She was the wife of one president and the mother of another, but only now has Abigail Adams, that paragon of women, been granted the honor of a commemorative stamp.
It is something of a scandal that she had to wait so long for the postal service to deliver this recognition. If only for her letter-writing, which was prodigious, and her oft-stated yearnings for a proper postal system -- the want of which caused her great agonies during the endless separations from her husband, her "dearest friend" -- she should have caught the eye of the postal authorities long ago.
She was a candidate for Bicentennial notice but was edged out by less luminous, less prolific and, in the eyes of her admirers, less worthy sisters -- Martha Washington and Molly Pitcher.
In announcing that the oversight was to be corrected, Belmont Faries, the former Washington Star editor and stamp columnist who is chairman of the Citizens' Stamp Advisory Committee, noted that "Abigail Adams was far more than 'the wife of' ". She was, he said, "the first fully emancipated woman" and a partner in a remarkable marriage, which was "based on a love between equals."

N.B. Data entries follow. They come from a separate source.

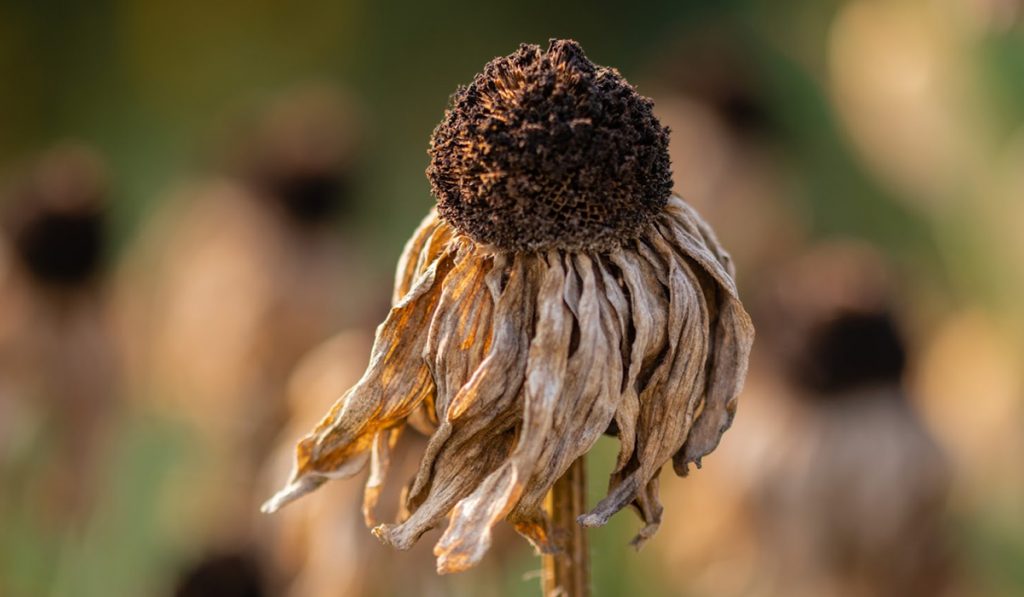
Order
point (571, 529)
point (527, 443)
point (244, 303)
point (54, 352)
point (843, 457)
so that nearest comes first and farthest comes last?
point (527, 443) < point (571, 529) < point (843, 457) < point (54, 352) < point (244, 303)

Abigail Adams did an extraordinary amount of waiting. Her husband, John Adams, was more often gone than at home for the 10 years during which the Revolutionary War was fought and a new nation was struggling to be born. She waited with a verve seldom seen, or at least put down on paper.
To some, John Adams may have been a dumpy, grumpy Yankee lawyer. Abigail loved him passionately from the moment she set eyes on him, and the years made him "dearer to me than all this universe contains beside." Every hour spent out of his company was sunless, incomplete. But she gave up her joy willingly.
"How many are the solitary hours I spend, ruminating upon the past, and anticipating the future, whilst you overwhelmed with the cares of State, have but few moments you can devote to any individual. All domestick pleasures and injoyments are absorbed in the great and important duty you owe your Country . . . . It is to be preffered to Parents, Wives, Children, Friends and all things the Gods only excepted . . . . Thus do I suppress every wish, and silence every Murmer, acquiescing in a panfull Seperation from the companion of my youth, and the Friend of my heart."
Abigail Adams, warm-blooded, high-minded, was a patriot. Her patriotism had nothing of the crowing, complacent "We're No. 1" that we endure today. To her, it meant sacrifice, struggle and going above and beyond anything that could reasonably have been expected of an indifferently educated 18th century parson's daughter, who cheerfully shouldered the responsibilities of a single parent, farm-manager and war correspondent for the "animating cause."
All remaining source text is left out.